** START OF Entries supplied **

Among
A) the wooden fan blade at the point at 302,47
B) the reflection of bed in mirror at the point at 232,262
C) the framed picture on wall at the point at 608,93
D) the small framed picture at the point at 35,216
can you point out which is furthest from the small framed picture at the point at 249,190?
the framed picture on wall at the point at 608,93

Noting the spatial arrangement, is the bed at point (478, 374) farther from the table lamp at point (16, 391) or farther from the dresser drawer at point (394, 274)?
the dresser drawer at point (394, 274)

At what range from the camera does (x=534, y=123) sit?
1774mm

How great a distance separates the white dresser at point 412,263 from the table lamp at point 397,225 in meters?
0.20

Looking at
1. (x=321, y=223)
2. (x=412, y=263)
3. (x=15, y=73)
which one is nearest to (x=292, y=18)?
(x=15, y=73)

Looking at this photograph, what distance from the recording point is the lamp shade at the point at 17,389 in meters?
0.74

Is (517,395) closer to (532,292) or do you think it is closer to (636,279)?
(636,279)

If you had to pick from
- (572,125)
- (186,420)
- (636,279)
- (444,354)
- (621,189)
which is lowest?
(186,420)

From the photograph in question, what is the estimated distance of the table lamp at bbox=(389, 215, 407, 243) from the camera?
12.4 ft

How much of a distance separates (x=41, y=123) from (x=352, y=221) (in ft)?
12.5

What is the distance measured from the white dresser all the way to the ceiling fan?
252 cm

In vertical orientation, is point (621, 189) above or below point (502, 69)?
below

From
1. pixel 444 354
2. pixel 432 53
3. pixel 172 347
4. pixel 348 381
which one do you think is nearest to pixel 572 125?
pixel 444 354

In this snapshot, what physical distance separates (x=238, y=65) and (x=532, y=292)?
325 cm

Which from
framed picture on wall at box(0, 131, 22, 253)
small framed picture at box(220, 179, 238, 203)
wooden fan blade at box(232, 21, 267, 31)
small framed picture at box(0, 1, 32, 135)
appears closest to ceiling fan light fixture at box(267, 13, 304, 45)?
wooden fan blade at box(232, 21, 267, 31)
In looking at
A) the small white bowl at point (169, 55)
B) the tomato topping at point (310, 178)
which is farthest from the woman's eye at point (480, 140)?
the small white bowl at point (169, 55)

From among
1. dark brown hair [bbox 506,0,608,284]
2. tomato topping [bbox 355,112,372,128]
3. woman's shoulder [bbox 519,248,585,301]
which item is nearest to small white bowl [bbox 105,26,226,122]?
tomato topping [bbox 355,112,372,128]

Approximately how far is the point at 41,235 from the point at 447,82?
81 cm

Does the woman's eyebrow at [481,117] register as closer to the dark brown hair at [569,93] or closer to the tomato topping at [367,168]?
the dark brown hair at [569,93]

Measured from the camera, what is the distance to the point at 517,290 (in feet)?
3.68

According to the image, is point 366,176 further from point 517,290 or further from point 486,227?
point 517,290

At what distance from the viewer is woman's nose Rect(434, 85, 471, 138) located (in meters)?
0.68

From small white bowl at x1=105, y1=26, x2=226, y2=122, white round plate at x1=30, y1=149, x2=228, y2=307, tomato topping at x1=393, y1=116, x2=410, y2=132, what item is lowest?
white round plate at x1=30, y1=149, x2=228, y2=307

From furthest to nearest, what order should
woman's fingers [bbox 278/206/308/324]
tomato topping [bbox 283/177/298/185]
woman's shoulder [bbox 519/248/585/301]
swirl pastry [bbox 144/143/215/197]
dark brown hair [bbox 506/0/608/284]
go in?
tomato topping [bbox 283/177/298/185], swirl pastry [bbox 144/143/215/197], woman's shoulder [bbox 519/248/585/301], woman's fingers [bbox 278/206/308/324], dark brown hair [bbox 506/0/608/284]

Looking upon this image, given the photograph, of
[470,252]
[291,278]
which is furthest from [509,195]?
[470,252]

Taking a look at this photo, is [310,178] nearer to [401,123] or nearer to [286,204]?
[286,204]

** END OF Entries supplied **

→ **Requirement**:
Give back exactly the lines from the line containing "From small white" to the end of the entries, and no other lines.

→ **Written answer**:
From small white bowl at x1=105, y1=26, x2=226, y2=122, white round plate at x1=30, y1=149, x2=228, y2=307, tomato topping at x1=393, y1=116, x2=410, y2=132, what item is lowest?
white round plate at x1=30, y1=149, x2=228, y2=307

From furthest to nearest, what order should
woman's fingers [bbox 278/206/308/324]
tomato topping [bbox 283/177/298/185]
woman's shoulder [bbox 519/248/585/301]
swirl pastry [bbox 144/143/215/197]
dark brown hair [bbox 506/0/608/284]
go in?
tomato topping [bbox 283/177/298/185], swirl pastry [bbox 144/143/215/197], woman's shoulder [bbox 519/248/585/301], woman's fingers [bbox 278/206/308/324], dark brown hair [bbox 506/0/608/284]

Looking upon this image, given the photograph, of
[470,252]
[291,278]
which is furthest from [509,195]?
[470,252]

Taking a look at this photo, is [310,178] nearer to [401,123] or nearer to [286,204]?
[286,204]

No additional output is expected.